Margret hatte sich über die Bemerkung gewundert, denn sie hatte ihre Mutter noch nie Kritik üben hören. Lady Evelyn beschwerte sich normalerweise nicht mit einem Wort über die Art und Weise, wie sie von ihrem Halbbruder und dessen Frau behandelt wurde.

Margret entschloß sich schließlich für ein Kleid aus weißem Musselin, das einen Riß im Rock gehabt hatte, sonst aber noch kaum getragen gewesen war. Clementine mußte damit irgendwo hängengeblieben sein, und geflickte Sachen zog sie natürlich nicht an.

„Jetzt wirst du auf alle großen Bälle in London eingeladen“, plapperte Edith. „Vielleicht sogar auf Windsor Castle. Stell dir bloß vor, dann siehst du die Königin!“

„Die kann mir im Moment gestohlen bleiben“, bemerkte Margret nervös. „Hauptsache, ich bin rechtzeitig fertig. Emily, such doch bitte meine Abendschuhe. Und Edith, kannst du mir mit meinen Haaren helfen?“

Emily dachte nicht daran, die Schuhe zu suchen. Sie war zu sehr mit der großen Neuigkeit beschäftigt, um sich durch irgendetwas ablenken zu lassen.

„Hast du gesehen, wie elegant William angezogen war, Edith?“ fragte sie die Schwester, die Margret tatsächlich mit viel Geschick die Haare hochsteckte. „Bernhard würde vor Neid platzen, wenn er die Jacke sehen würde. Und nicht eine Falte in der Krawatte.“

„Ja, elegant angezogen ist er, das muß man ihm lassen“, entgegnete Emily, die vor dem Spiegel stand und sich kritisch betrachtete. „Aber alt ist er. Er wird neununddreißig, und Margret ist erst neunzehn. Zwanzig Jahre Unterschied - das wäre mir zu viel.“

Zwanzig Jahre Unterschied, dachte Margret immer wieder, als sie mit ihren Eltern in der Kutsche saß und zum Schloß fuhr.

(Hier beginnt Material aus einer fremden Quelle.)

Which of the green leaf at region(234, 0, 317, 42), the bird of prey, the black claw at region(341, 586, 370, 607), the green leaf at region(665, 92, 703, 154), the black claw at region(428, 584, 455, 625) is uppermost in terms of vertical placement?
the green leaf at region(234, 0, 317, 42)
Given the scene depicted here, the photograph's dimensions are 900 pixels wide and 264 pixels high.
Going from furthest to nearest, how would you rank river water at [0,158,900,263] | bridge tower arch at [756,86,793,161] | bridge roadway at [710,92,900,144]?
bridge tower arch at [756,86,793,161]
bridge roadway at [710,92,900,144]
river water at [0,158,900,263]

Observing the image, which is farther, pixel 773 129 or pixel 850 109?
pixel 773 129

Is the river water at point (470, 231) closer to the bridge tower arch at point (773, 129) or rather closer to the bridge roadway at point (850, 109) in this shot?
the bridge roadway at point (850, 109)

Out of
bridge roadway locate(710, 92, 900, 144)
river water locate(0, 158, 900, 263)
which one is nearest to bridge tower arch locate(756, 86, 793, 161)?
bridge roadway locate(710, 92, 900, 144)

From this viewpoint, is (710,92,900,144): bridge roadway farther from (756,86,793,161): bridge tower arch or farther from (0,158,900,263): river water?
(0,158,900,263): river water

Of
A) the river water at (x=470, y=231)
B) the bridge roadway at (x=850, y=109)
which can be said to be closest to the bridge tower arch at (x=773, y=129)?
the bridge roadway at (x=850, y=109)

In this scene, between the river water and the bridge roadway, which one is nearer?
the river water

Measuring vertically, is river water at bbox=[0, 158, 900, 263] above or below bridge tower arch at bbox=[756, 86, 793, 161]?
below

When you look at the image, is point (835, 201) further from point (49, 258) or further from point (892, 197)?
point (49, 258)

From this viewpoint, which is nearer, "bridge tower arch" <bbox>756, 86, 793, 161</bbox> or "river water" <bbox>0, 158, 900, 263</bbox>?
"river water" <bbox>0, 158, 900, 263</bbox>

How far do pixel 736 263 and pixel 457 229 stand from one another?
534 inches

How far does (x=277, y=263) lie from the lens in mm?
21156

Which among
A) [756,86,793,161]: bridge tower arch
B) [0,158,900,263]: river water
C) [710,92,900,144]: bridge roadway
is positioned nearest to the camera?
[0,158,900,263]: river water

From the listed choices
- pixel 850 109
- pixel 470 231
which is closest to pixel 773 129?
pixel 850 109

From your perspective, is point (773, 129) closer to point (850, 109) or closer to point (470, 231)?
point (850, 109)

„Auch für die Zwillinge ist es ein Segen“, bemerkte Lady Evelyn unterwegs. „Du wirst deinen Schwestern so manches zukommen lassen können, Margret, und auch deinem Bruder Bernhard. Onkel Lionel finanziert zwar sein Studium in Oxford, aber Taschengeld gibt er ihm keines. Bernhard leidet sehr darunter, daß er der ärmste unter seinen Kommilitonen ist.“

„Warten wir es doch erst einmal ab, Evelyn“, meinte der Vikar. „Wir wissen doch noch gar nicht, welche Absprachen getroffen werden und ob William unserer Tochter so viel Geld zur Verfügung stellt, daß sie auch etwas für ihre Geschwister tun kann.“

„Mein geliebter Donatus“, sagte daraufhin Lady Evelyn, „es ist deine Aufgabe, dafür zu sorgen, daß Margret genügend Geld bewilligt bekommt. Du weißt, wie wichtig es ist, daß derlei Dinge bis ins Detail besprochen werden.“

„Ich werde mein Bestes tun, meine Liebe“, antwortete der Vikar. „Da ich Margret aber keine Mitgift geben kann, bin ich nicht gerade in der besten Position, um an der eventuell mangelhaften Großzügigkeit des Bräutigams herumzumeckern.“

Lady Evelyn wollte etwas erwidern, beherrschte sich jedoch und biß die Zähne zusammen.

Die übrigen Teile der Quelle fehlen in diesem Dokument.